## Exercise requirements
Retype nothing except the lines below from the one with "Kit de evaluare Arduino; A100067" through the one with "Adidas Originals - Blue", exactly, with images left out.

┌──

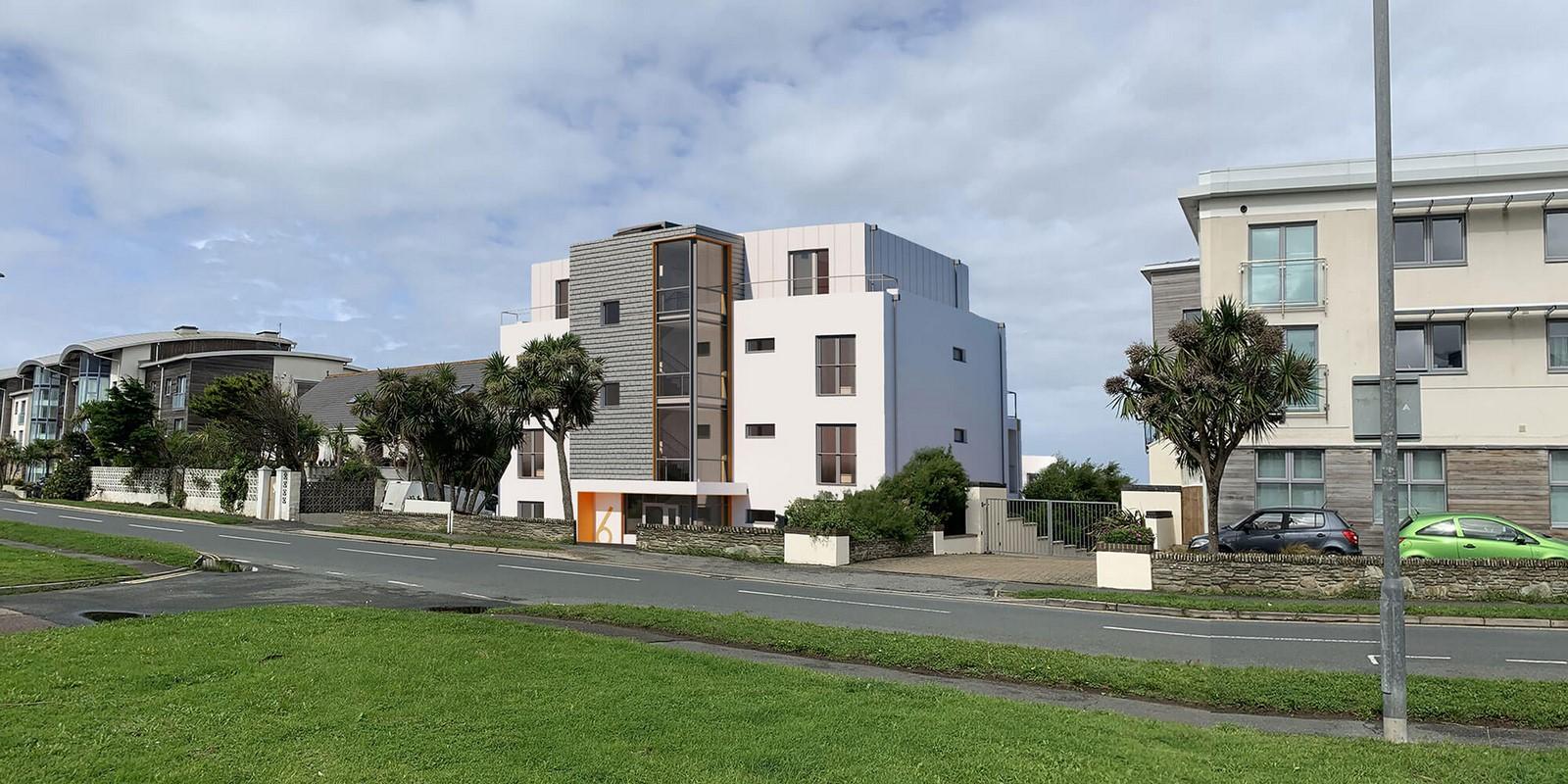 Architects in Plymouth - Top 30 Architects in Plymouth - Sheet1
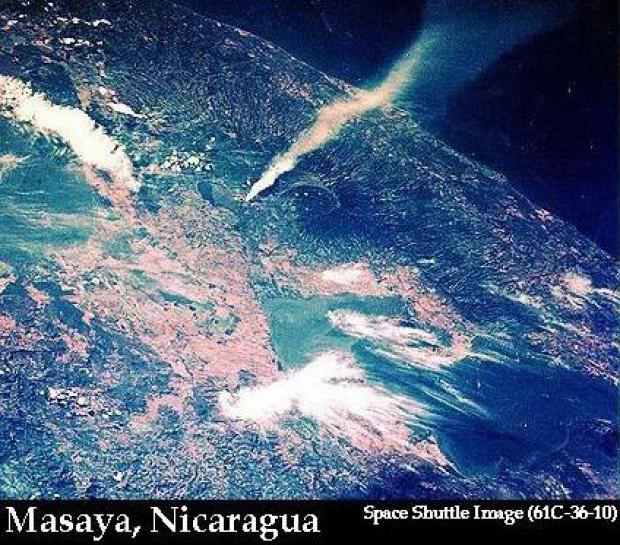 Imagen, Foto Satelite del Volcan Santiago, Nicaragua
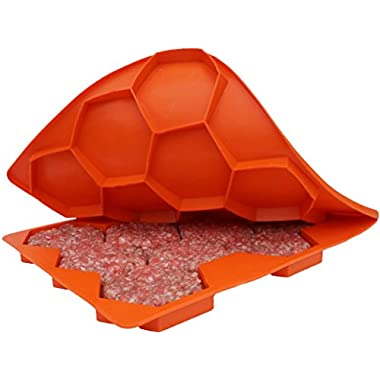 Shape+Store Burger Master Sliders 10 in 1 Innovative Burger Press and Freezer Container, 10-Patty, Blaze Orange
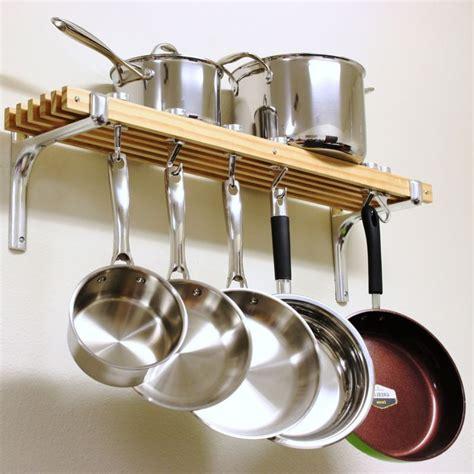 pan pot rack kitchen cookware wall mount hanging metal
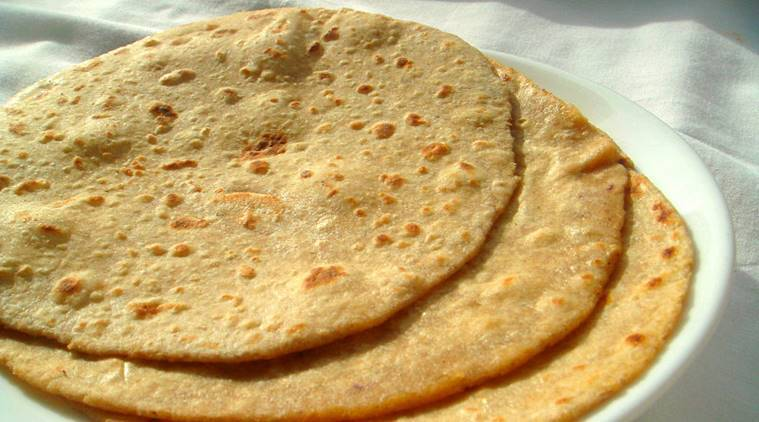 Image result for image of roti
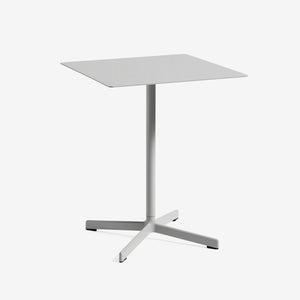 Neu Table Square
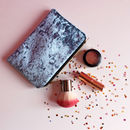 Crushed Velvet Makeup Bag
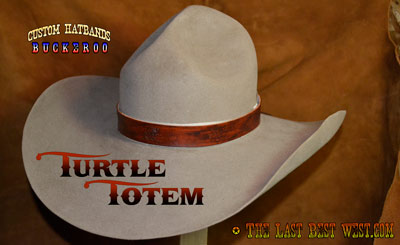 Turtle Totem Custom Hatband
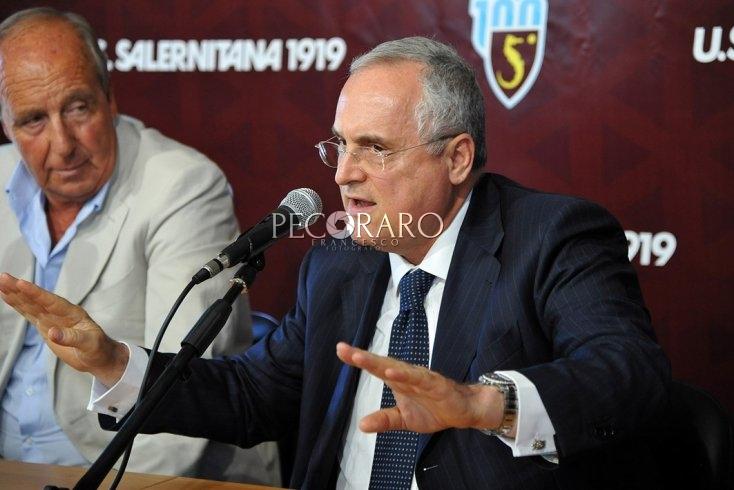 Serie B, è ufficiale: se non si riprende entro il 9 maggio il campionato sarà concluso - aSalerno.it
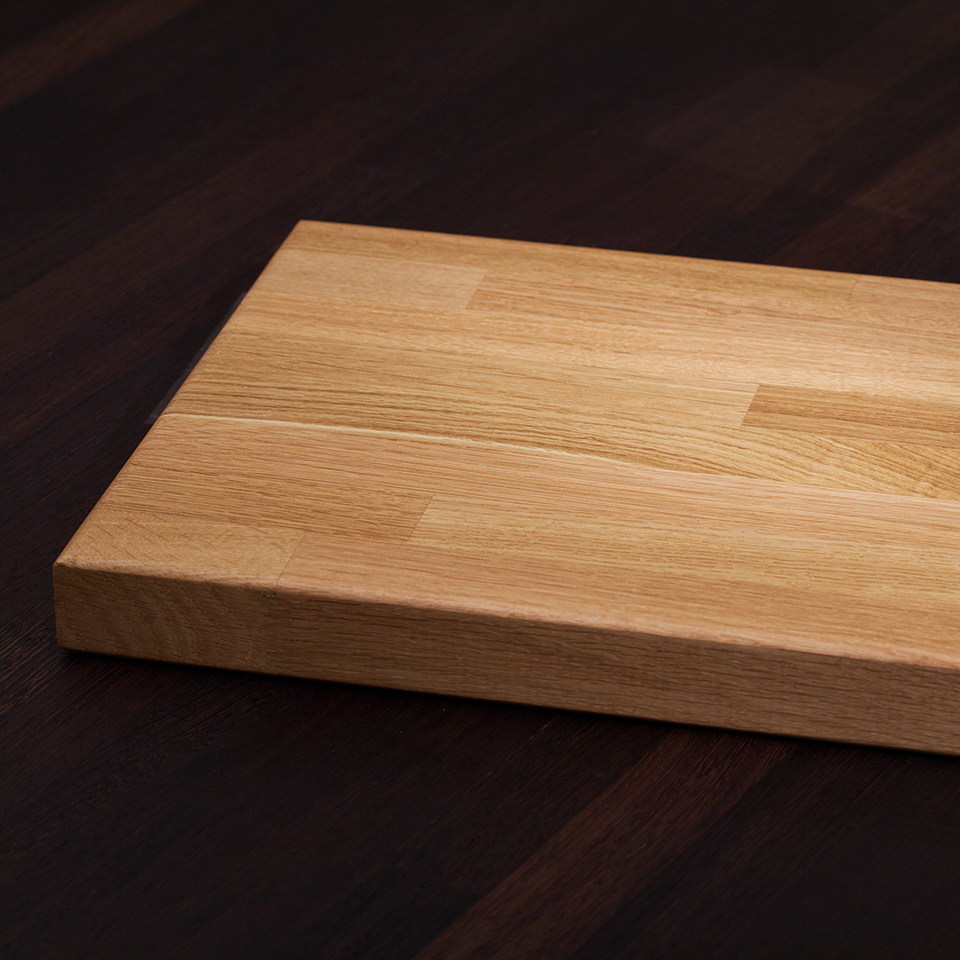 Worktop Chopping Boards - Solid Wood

└──
┌──

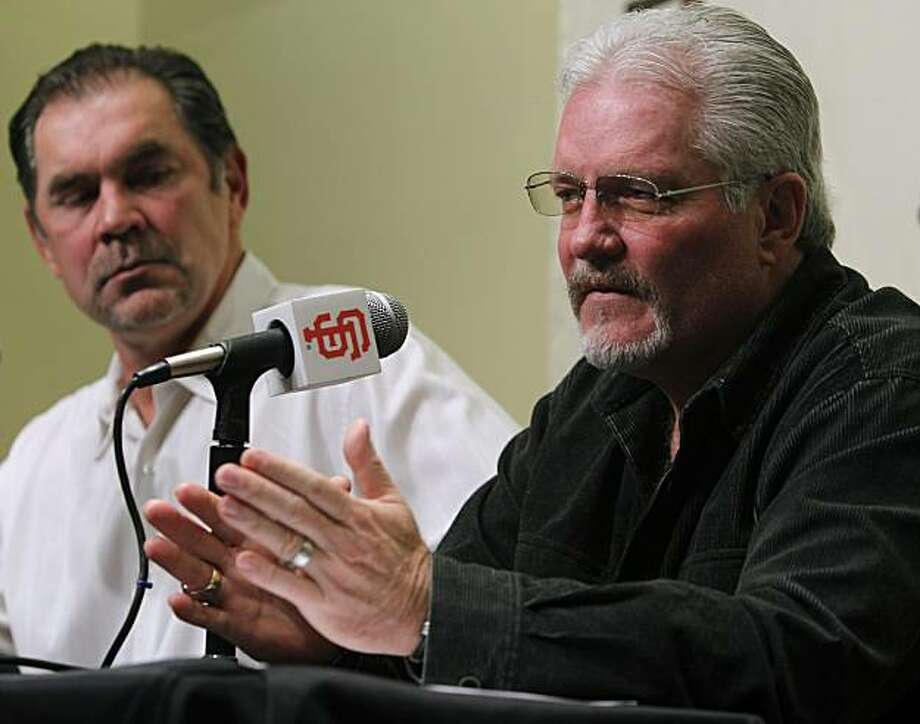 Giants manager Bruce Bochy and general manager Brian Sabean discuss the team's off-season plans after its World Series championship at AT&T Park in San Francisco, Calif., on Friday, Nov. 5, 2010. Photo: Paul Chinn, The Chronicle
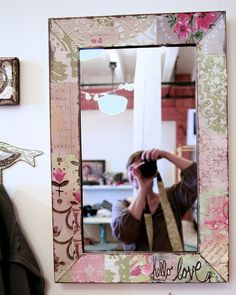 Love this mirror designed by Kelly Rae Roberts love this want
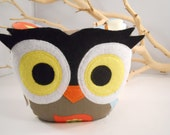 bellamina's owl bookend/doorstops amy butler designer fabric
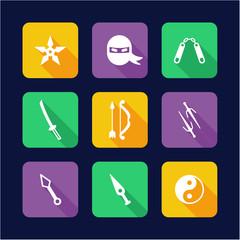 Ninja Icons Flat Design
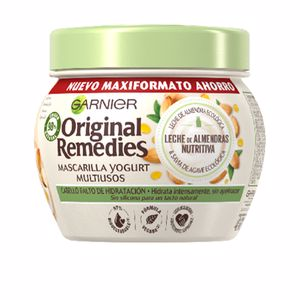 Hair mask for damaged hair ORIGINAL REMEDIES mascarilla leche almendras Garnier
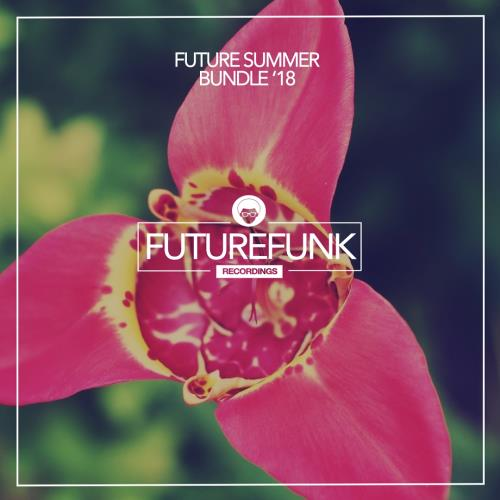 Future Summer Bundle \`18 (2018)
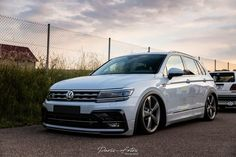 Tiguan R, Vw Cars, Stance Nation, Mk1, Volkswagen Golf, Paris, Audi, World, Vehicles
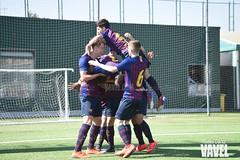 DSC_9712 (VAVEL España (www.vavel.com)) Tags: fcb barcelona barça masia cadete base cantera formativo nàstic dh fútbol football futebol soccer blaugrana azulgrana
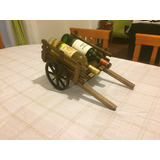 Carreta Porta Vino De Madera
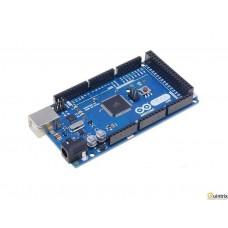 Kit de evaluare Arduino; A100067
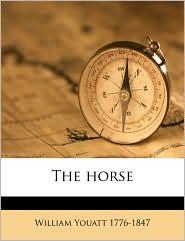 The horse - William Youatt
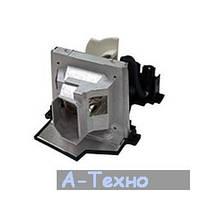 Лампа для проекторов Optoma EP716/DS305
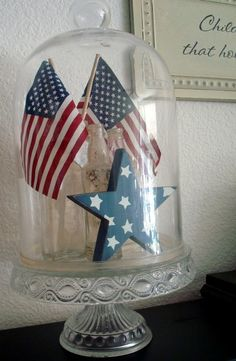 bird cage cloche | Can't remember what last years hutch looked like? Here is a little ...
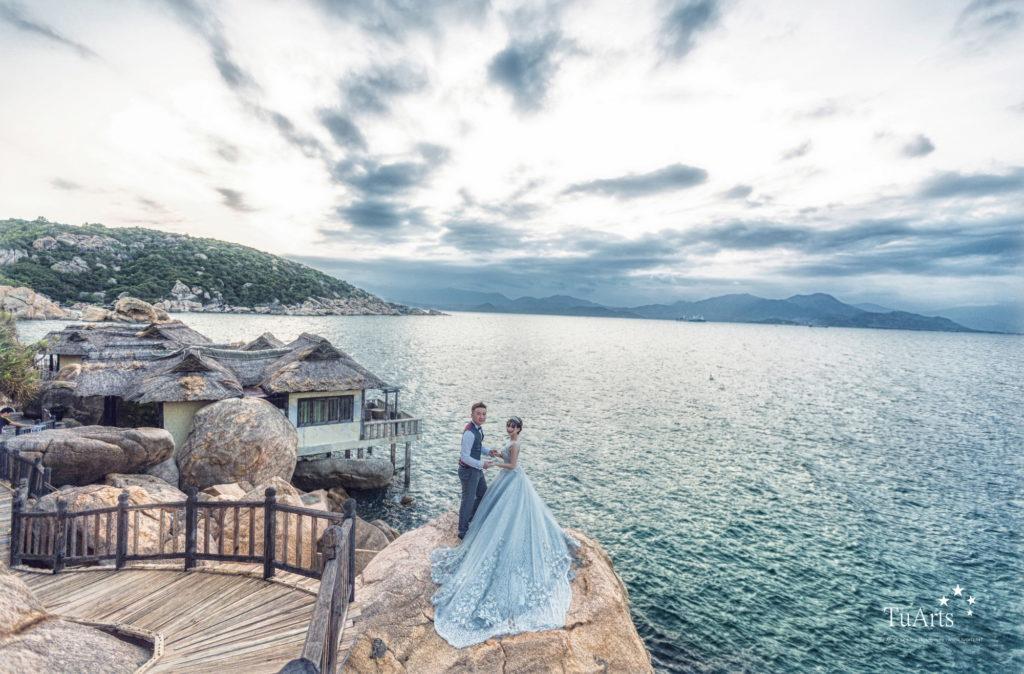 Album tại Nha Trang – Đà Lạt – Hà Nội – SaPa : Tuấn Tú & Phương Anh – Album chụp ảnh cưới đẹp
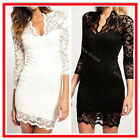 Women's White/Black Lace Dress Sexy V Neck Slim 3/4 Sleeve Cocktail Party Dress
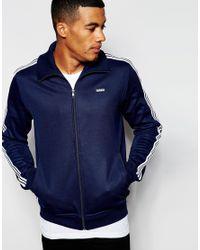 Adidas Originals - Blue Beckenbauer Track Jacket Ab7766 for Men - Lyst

└──
┌──

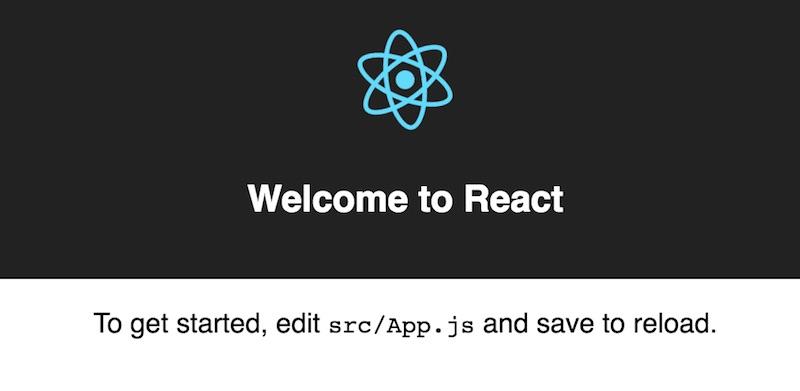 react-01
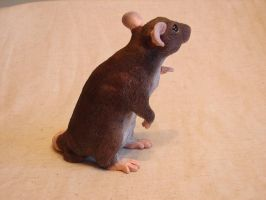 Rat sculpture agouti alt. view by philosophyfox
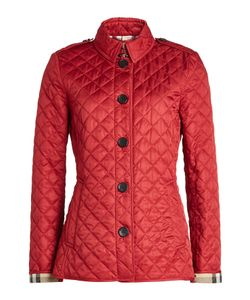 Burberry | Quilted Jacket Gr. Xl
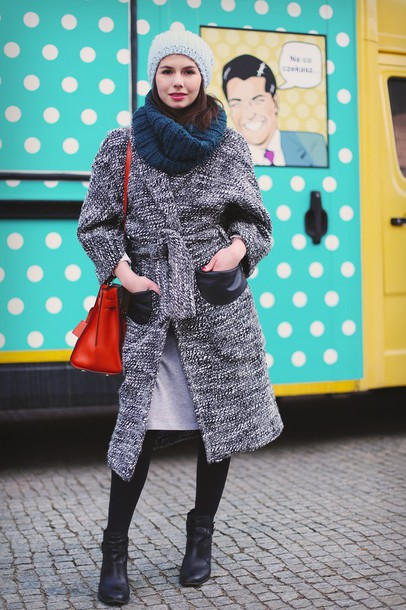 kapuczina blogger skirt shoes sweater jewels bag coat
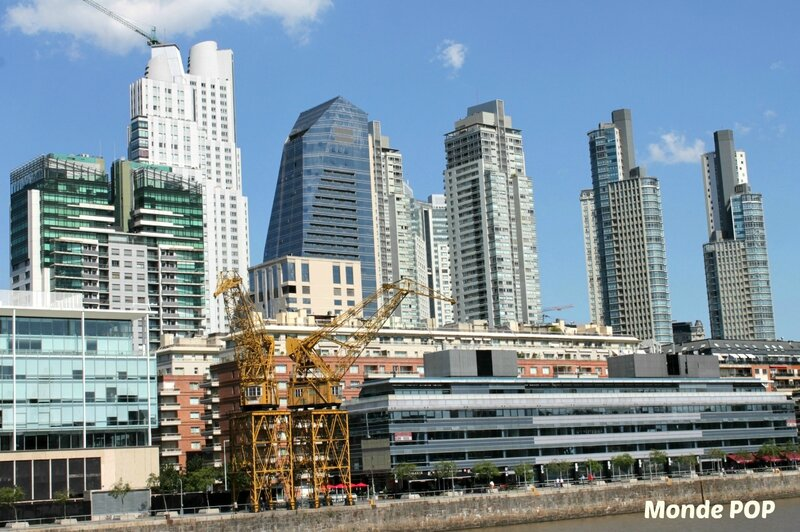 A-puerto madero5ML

└──

## Output for this task
 Kit de evaluare Arduino; A100067
 The horse - William Youatt
 Лампа для проекторов Optoma EP716/DS305
 bird cage cloche | Can't remember what last years hutch looked like? Here is a little ...
 Album tại Nha Trang – Đà Lạt – Hà Nội – SaPa : Tuấn Tú & Phương Anh – Album chụp ảnh cưới đẹp
 Women's White/Black Lace Dress Sexy V Neck Slim 3/4 Sleeve Cocktail Party Dress
 Adidas Originals - Blue Beckenbauer Track Jacket Ab7766 for Men - Lyst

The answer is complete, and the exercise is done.